Red ribbon girdles the mouth of a ruptured balloon
Its skin tattered, its helium dispersed.
It does not fly, except in the craws of birds.

The margins above the tide line
Assimilate our greasy tossed leavings,
Bleached pale by sun, wind and swell.

In the seas, our oily refuse seems consumed,
But gives no nourishment to our Mother Ocean,
Tumours of plastic spread at her heart.

Bilious with sickly indigestion,
She oozes soured sweat from her grey face,
Spewing our waste with an injured moan.

Sarah Beavins


Looking at the sea

What do I see when I look at the sea?
Rows and rows of waves, orderly and patiently waiting to come in

What do I see when I look towards the sea?
The sea wall, bricks built up one on top of the other bracing themselves against the elements

What do I see when I look alongside the sea?
A troop of caravans, arranged like soldiers waiting to move in formation

What do I see when I look up from the sea?
Birds flying in formation, and clouds floating horizontally along with the wind

What do I see when I turn away from the sea?
A solo daisy on the ground, perfect and round
The Martello Tower, strong, defensive and bound
Puddles, making their own shapes on the ground

This is what I saw the day I went to see the sea

Louise Hall

Inspired by The Sea 1887 Jan Toorop


By the Water

Waves crash against the rock barrage,
lifting the strands of seaweed which extend,
and reach out towards the tide.

My grand-father drowned off a rowing-boat
in a choppy sea like this, leaving
a wife and six young children on their own.

A squall blew up from nowhere.
We heard he hit his head on the side
of the boat as it capsized,
that he didn’t swim and soon vanished.

The pain set in motion through many lives
was like an ocean swell born
thousands of miles away, whose force
strikes the shore without mercy.

This morning, I swim out from the beach,
staying within my depth.
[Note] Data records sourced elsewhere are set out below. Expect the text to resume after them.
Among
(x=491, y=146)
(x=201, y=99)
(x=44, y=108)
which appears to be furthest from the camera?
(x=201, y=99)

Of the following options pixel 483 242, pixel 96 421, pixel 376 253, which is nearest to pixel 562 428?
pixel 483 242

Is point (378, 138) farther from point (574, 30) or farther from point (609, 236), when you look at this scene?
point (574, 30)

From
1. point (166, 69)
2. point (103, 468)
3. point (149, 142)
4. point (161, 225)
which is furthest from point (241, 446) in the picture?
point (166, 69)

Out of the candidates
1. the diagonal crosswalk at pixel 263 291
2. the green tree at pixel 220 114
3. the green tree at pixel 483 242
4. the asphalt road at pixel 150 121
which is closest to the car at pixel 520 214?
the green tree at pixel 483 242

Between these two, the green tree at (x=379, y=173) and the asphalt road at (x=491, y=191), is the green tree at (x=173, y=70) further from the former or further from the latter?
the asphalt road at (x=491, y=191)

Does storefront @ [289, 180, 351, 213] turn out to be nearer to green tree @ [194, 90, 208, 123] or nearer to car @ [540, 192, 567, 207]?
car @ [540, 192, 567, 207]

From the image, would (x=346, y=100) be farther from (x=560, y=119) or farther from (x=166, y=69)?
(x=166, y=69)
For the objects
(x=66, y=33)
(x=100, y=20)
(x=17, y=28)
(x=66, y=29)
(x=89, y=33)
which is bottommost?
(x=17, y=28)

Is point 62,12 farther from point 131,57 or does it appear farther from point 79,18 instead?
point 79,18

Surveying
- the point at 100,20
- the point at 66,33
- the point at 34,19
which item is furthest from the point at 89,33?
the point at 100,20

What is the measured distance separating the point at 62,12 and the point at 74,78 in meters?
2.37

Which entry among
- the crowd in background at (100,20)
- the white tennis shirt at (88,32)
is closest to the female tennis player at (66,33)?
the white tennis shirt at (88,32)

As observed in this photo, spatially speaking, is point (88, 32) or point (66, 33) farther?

This isn’t our element.
The sea tastes bitter, freighted with salt.
I climb the pebble bank before water chills me.

Paul Donegan


On my way

A faceful of brown water
into my mouth, into my nose
swallowed it whole
swallowed me whole
gulping it down
scratching my throat, my nostrils
coughing it up, blowing it out
burning my nose
scalding my throat
snot hanging on my lip
blowing it up, coughing it out
and the waves at the shore
lap, softly
tickling mum’s painted toes

Emma Kittle-Pey

The great escape

The rain swept the dummy into the giant puddles in the road, and it bobbed along before drifting into the drain. The baby shrieked as it fell but the mum pushed the buggy and spat at a tourist, ‘no sorry I don’t know where the tower is, we’re not from round here’, thrusting it over the broken road, and the dad walked ahead looking onwards at the tip of the tower that he knew, and she knew, so well from when they were kids.

Inside she raged like the storm that had just been: that she was inside out with cold and the baby was screaming and they’d ended up in this really bad place, to see his mum again, embarrassing! And where’s the f’in dummy?
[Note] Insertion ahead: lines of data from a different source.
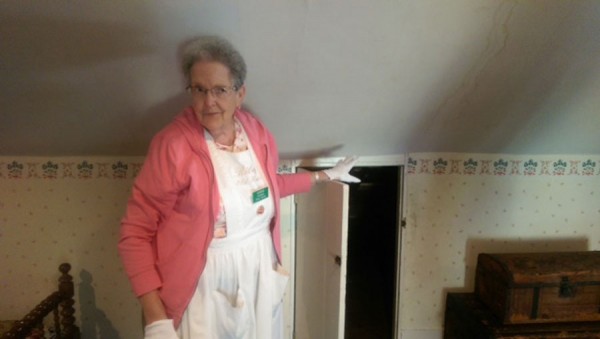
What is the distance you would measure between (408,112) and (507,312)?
93 centimetres

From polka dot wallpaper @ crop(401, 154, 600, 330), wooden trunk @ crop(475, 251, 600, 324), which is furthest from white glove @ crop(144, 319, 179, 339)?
wooden trunk @ crop(475, 251, 600, 324)

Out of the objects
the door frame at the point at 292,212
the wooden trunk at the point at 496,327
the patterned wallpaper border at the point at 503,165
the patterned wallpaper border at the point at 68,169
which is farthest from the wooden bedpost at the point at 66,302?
the wooden trunk at the point at 496,327

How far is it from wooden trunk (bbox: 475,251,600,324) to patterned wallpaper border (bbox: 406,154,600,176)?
42 centimetres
The dad felt the flatness in his belly that he could do nothing else but be quiet and keep on going. The baby was screaming and she had her jaw poking forward, like she does, and he began to walk a little faster. He started to rage a bit inside too, that they were back here again (last time it had been okay, but now she was right and he felt ashamed).
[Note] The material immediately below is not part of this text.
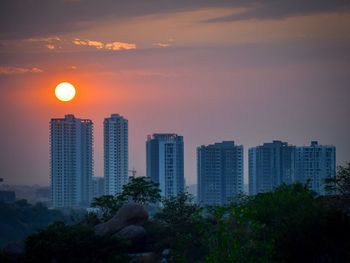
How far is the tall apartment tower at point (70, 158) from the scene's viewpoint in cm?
10231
The baby raged inside and didn’t know why, but we all know he wanted the sucky rubber of the blue dummy on his tongue.

The dummy found peace on its journey to the sea, but just, just, when it was about to start its adventure, was plucked from the stream by someone that cares about sea-life and plastics. It sits in the tower on a table of found objects now, and soon it will be in a glass case in the museum-of-the-way-it-used-to-be-when-we-let-the-plastics-go-to-the-sea.